### Excerpted passage
★ ★ ★ ★ ★

Craig Olson, funeral director at West Funeral Home in West Fargo, said others are finding new ways to remember loved ones.
“I just sent off some cremated remains the other day to be hand blown into a piece of glass,” he said.
Returned to the earth
The Infinity Burial Suit or "mushroom suit" in which Perry was buried is made by a company called Coeio. According to its website, the garment is handcrafted from organic cotton and contains a biomix of mushrooms and other microorganisms meant to aid decomposition. It sells for $1,500.
The concept may seem odd to many people. But Steve Wright, owner of Wright Funeral Home in Moorhead, said it could be the right choice for others.
“For the right person, it’s a perfectly reasonable thing,” he said.
Boulger said if the idea catches on, the funeral home may offer it in the future.
As for human composting, that idea is being spearheaded by a Washington-based company called Recompose.
According to its website, the company envisions a facility where families who've lost a loved one would gather and place the body in a vessel that would convert it to soil over a month's time. They could take the soil created home with them, to plant as they wish.
The process would reduce the need for cemetery space, which is difficult to come by in denser, urban areas.
This image of the Infinity Burial Suit appears on the Coeio website. The $1,500 garment is billed as an eco-friendly burial option.
Hybrid cemeteries
Critics of conventional burial find plenty of reasons to move away from it.
They point to embalming, the practice of pumping chemicals into the body to delay decomposition, as bad for the environment.

★ ★ ★ ★ ★

### What you need to do
Extend the news piece on eco-friendly burial choices, starting right after its final sentence about embalming.

### Collected material
★ ★ ★ ★ ★

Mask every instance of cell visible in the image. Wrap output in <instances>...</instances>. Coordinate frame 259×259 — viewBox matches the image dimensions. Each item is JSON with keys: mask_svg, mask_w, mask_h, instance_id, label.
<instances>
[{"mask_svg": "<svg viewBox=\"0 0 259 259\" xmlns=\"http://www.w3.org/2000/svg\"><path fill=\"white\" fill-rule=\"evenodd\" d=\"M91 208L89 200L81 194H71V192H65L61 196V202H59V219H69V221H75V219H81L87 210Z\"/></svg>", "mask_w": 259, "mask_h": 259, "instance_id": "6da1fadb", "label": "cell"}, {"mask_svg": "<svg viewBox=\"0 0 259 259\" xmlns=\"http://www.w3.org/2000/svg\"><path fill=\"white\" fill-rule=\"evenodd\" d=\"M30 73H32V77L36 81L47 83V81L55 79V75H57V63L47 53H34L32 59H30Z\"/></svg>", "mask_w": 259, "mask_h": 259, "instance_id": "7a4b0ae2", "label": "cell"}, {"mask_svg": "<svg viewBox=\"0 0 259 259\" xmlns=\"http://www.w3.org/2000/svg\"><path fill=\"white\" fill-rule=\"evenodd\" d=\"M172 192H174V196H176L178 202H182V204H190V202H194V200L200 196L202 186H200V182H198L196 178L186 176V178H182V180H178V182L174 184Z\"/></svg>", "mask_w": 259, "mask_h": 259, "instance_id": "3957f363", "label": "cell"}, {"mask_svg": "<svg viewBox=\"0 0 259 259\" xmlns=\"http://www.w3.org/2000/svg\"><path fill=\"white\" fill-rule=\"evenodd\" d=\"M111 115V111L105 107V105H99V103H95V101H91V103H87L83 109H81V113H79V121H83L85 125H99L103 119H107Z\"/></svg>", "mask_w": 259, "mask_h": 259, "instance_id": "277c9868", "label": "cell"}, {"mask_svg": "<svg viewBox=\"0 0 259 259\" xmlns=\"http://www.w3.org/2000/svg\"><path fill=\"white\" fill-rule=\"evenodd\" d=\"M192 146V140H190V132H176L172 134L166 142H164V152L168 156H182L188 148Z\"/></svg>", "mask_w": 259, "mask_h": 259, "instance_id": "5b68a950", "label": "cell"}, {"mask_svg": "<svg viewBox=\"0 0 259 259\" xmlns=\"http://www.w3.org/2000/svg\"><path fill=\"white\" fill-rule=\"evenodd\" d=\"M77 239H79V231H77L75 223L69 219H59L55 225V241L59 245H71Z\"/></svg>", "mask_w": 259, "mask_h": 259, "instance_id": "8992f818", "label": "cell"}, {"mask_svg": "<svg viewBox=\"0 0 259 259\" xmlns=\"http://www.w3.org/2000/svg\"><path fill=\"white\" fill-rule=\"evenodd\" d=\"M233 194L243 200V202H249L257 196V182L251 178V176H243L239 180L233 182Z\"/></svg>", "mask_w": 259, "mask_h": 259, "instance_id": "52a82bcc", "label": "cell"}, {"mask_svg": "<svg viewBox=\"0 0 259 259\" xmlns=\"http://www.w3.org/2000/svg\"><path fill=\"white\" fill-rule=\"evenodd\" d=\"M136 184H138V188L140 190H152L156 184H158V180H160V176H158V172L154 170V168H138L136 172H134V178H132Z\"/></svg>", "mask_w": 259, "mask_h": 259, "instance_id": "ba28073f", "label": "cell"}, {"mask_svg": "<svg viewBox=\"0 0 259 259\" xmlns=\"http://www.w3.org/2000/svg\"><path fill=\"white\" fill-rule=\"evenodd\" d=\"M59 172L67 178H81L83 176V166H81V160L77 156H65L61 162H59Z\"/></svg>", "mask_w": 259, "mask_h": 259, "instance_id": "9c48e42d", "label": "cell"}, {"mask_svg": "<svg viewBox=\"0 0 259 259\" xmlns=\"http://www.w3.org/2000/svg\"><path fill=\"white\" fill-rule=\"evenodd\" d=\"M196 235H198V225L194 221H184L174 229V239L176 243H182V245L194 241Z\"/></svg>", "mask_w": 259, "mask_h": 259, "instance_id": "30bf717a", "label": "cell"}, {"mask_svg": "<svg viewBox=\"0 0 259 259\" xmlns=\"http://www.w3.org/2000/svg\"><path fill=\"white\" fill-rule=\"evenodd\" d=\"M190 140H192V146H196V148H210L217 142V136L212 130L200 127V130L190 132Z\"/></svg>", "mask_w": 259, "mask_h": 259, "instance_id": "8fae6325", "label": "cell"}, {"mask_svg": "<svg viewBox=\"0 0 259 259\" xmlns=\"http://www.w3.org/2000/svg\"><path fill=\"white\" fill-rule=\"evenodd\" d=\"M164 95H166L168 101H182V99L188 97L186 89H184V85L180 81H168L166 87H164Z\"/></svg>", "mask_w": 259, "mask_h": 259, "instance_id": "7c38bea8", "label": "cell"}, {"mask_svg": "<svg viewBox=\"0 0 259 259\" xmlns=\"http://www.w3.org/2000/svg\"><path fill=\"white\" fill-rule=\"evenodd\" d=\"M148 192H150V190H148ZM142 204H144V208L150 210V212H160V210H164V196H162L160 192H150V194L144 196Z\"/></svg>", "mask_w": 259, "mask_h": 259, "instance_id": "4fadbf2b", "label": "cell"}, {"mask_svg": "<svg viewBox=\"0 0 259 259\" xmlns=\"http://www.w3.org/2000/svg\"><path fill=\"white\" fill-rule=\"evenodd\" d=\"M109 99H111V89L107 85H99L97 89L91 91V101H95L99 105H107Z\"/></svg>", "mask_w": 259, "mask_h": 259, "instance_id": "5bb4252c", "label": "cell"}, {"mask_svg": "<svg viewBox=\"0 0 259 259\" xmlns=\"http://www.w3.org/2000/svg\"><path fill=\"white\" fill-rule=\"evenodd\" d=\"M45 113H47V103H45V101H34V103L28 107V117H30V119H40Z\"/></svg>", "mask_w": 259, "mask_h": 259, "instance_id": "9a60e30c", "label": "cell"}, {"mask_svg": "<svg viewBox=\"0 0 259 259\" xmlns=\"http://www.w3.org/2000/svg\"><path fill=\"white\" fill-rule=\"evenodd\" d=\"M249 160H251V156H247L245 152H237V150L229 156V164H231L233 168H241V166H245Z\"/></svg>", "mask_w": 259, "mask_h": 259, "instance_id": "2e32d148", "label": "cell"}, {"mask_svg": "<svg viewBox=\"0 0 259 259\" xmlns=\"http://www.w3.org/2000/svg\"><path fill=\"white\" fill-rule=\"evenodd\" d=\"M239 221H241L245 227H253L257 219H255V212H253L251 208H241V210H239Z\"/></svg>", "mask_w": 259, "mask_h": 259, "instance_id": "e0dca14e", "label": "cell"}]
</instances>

★ ★ ★ ★ ★

### Expected output
It’s done, upon family request, to improve the appearance of the body at the funeral and give family members who have to travel, time to view their loved one.
But Boulger said he and fellow funeral directors are also doing less of it than before, because some families are choosing to bury or cremate the body within a day or two of death.
Most local cemeteries also require a concrete outer burial container or vault around the casket, a $1,300 to $1,400 expense.
The concrete keeps the casket from caving in over time and helps keep grave markers straight, Wright said.
Only a handful of cemeteries in the F-M area don’t require concrete containers: one near Hawley, Minn., a Hebrew cemetery, Beth El Memorial Park in north Fargo, and a Muslim cemetery, south of Fargo Davies High School, Boulger said.
A “hybrid cemetery” allows vault-free burials to be mixed in with traditional ones.
According to the nonprofit Green Burial Council, in Placerville, Calif., a total of 23 states have certified hybrid cemeteries.
Minnesota has one in Brooklyn Center and South Dakota has one in Sioux Falls, while North Dakota has none.
Boulger said there were plans to open a green burial space at Holy Cross Cemetery just south of Fargo.
“They had it plotted, and they haven’t had a single request for it,” he said.
A natural salt urn displayed at Boulger Funeral Home in south Fargo. David Samson / The Forum
Different shades of green
Some people may think of cremation as an eco-friendly method of final disposition, but it also has drawbacks.
George Korsmo of Korsmo Funeral Home in Moorhead said large amounts of natural gas are used to cremate a body, and mercury fillings from teeth, when burned, go into the atmosphere.
“If you’re cremating thousands of people, now we have a big deal,” Korsmo said.
The National Funeral Directors Association projected the 2018 cremation rate to be 53.5 percent. In the Fargo-Moorhead area, the rate is around 50 percent, Wright said.
He and other funeral directors are keeping an eye on another method of final disposition, legal in Minnesota but not in North Dakota.
During alkaline hydrolysis, the body is placed in a stainless steel cylinder and essentially dissolved with a mix of lye, water and heat. Only skeletal remains, like in cremation, are left.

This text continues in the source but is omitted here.